AIM
Answer these questions using the agreement excerpt:
1. By what date must the Company provide a transfer agent for all the Registrable Securities?
2. Who pays all fees and expenses for satisfying the obligation under Section 3.10?
3. At whose expense may the Investor act to prevent disclosure of information concerning the Investor?

DOCUMENT SECTION
↓↓↓
Such opinion letter shall be issued as of the date of the effectiveness of the
registration statement and be in a form reasonably acceptable to the Investor.
3.9 The
Company shall hold in confidence and not make any disclosure of information
concerning the Investor unless (i) disclosure of such information is necessary
to comply with federal or state securities laws, (ii) the disclosure of such
information is necessary to avoid or correct a misstatement or omission in any
Registration Statement, (iii) the release of such information is ordered
pursuant to a subpoena or other final, non-appealable order from a court or
governmental body of competent jurisdiction, or (iv) such information has been
made generally available to the public other than by disclosure in violation of
this Agreement or any other agreement. The Company agrees that it shall, upon
learning that disclosure of such information concerning the Investor is sought
in or by a court or governmental body of competent jurisdiction or through other
means, give prompt written notice to the Investor and allow the Investor, at the
Investors expense, to undertake appropriate action to prevent disclosure of, or
to obtain a protective order covering such information.
3.10 The
Company shall use all commercially reasonable efforts to maintain designation
and quotation of all the Registrable Securities covered by any Registration
Statement on the Principal Market. If, despite the Companys commercially
reasonable efforts, the Company is unsuccessful in satisfying the preceding
sentence, it shall use commercially reasonable efforts to cause all the Registrable Securities
covered by any Registration Statement to be listed on each other national
securities exchange and automated quotation system, if any, on which securities
of the same class or series issued by the Company are then listed, if any, if
the listing of such Registrable Securities is then permitted under the rules of
such exchange or system. The Company shall pay all fees and expenses in
connection with satisfying its obligation under this Section 3.10.
6
3.11 The
Company shall cooperate with the Investor to facilitate electronic delivery of
the Registrable Securities or if requested by the Investor, the preparation of
certificates to be offered pursuant to the Registration Statement and enable
such certificates to be in such denominations or amounts, as the case may be, as
the Investor may reasonably request and after any sales of such Registrable
Securities by the Investor, such certificates not bearing any restrictive
legend).
3.12 The
Company shall provide a transfer agent for all the Registrable Securities not
later than the effective date of the first Registration Statement filed pursuant
hereto.
3.13 If
requested by the Investor, the Company shall (i) as soon as reasonably practical
incorporate in a prospectus supplement or post-effective amendment such
information as the Investor reasonably determines should be included therein
relating to the sale and distribution of Registrable Securities, including,
without limitation, information with respect to the offering of the Registrable
Securities to be sold in such offering; (ii) make all required filings of such
prospectus supplement or post-effective amendment as soon as reasonably possible
after being notified of the matters to be incorporated in such prospectus
supplement or post-effective amendment; and (iii) supplement or make amendments
to any Registration Statement if reasonably requested by the Investor.
↑↑↑
(Dataset items)
↓↓↓
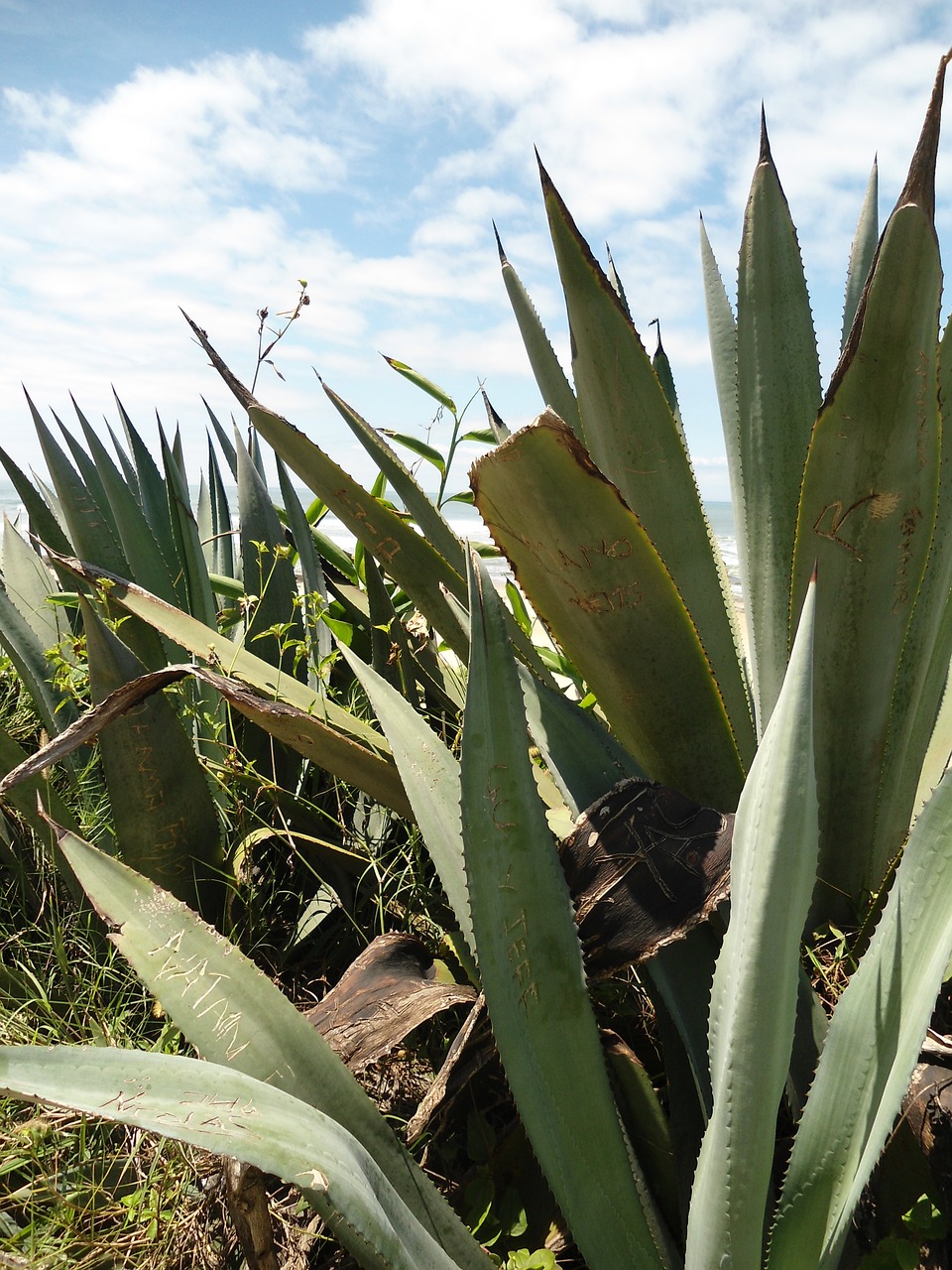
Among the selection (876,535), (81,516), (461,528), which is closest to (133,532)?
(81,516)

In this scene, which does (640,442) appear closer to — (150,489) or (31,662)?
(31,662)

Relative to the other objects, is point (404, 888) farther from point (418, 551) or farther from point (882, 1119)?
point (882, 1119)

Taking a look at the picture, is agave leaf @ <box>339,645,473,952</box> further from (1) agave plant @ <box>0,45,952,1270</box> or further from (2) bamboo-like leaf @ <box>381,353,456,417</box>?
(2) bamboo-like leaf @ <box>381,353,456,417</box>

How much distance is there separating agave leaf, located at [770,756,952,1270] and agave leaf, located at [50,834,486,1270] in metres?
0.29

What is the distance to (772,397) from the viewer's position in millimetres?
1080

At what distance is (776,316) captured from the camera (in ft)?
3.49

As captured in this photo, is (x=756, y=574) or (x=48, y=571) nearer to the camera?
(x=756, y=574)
↑↑↑
↓↓↓
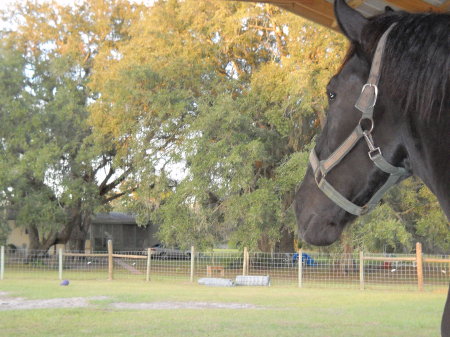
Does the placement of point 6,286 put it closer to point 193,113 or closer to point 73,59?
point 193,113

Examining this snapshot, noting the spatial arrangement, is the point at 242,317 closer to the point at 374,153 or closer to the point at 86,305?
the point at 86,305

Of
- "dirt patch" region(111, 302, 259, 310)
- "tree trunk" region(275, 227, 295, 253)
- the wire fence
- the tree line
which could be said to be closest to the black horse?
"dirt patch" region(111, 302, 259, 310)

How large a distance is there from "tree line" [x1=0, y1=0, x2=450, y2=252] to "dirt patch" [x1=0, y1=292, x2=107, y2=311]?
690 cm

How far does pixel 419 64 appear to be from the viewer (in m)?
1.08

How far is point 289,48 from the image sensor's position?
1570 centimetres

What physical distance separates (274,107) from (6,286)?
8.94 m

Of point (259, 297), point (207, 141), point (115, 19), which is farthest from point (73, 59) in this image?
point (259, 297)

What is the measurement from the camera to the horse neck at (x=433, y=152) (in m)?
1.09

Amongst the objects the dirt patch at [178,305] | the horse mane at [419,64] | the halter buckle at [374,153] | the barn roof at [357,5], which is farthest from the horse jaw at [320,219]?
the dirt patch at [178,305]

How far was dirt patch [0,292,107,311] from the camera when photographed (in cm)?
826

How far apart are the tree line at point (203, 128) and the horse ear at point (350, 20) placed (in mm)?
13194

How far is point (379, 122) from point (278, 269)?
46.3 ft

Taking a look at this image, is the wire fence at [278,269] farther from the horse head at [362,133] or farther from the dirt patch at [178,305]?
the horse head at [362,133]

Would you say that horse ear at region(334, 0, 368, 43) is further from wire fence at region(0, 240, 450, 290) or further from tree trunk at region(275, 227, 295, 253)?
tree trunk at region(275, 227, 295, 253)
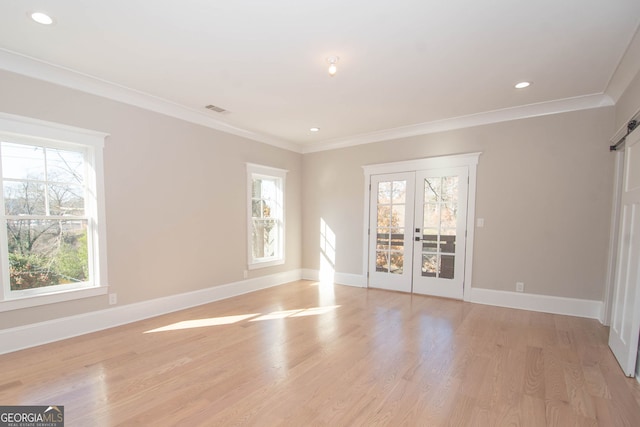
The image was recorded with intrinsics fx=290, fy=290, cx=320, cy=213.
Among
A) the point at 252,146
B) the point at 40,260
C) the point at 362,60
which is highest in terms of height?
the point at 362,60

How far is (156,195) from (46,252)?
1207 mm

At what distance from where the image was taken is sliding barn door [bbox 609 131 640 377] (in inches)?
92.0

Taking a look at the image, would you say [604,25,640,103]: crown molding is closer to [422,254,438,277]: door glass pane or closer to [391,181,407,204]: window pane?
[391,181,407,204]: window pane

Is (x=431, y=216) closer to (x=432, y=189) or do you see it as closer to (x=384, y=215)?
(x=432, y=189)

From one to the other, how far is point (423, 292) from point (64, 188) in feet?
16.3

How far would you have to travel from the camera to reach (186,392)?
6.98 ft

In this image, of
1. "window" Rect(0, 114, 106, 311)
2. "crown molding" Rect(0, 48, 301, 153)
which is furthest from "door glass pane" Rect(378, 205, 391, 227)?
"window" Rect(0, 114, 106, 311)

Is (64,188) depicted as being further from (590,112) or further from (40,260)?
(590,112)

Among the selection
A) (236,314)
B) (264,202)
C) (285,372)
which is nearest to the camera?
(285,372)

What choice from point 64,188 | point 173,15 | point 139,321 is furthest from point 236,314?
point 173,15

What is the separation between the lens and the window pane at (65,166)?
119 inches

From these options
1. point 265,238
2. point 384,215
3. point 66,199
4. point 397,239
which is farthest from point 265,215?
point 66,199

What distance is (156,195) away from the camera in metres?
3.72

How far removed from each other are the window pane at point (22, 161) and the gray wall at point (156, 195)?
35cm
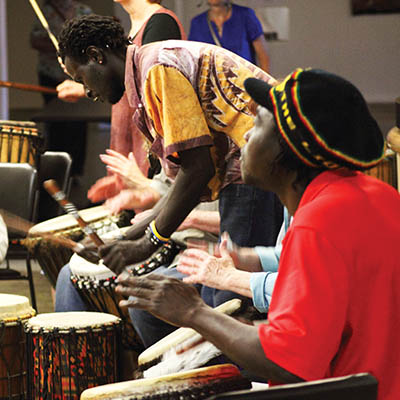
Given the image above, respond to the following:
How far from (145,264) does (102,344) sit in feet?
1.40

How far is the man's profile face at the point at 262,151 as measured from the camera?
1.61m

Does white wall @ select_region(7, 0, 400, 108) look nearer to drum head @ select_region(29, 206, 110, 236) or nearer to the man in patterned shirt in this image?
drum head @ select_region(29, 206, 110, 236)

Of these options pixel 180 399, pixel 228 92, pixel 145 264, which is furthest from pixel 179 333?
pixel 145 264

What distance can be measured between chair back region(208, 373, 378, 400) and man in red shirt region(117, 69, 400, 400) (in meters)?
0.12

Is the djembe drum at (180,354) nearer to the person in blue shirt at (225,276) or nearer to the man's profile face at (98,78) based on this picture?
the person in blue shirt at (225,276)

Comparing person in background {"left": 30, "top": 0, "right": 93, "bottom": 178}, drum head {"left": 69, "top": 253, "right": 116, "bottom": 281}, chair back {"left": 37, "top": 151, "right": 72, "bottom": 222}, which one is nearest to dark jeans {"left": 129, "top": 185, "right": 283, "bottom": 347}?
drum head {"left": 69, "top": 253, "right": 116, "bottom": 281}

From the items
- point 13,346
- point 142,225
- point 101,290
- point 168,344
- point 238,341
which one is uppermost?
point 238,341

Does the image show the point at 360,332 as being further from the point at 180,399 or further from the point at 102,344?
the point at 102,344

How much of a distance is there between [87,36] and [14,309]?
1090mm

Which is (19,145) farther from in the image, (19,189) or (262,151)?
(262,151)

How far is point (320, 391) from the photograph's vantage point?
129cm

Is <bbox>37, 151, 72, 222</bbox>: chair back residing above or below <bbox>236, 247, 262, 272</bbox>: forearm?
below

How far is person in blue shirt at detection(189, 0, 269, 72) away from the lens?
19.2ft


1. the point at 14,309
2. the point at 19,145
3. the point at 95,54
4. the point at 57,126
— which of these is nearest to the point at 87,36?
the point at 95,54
↑↑↑
RESPONSE TO THIS EXERCISE
1. Not later than the effective date of the first Registration Statement filed under the agreement.
2. The Company.
3. The Investor's.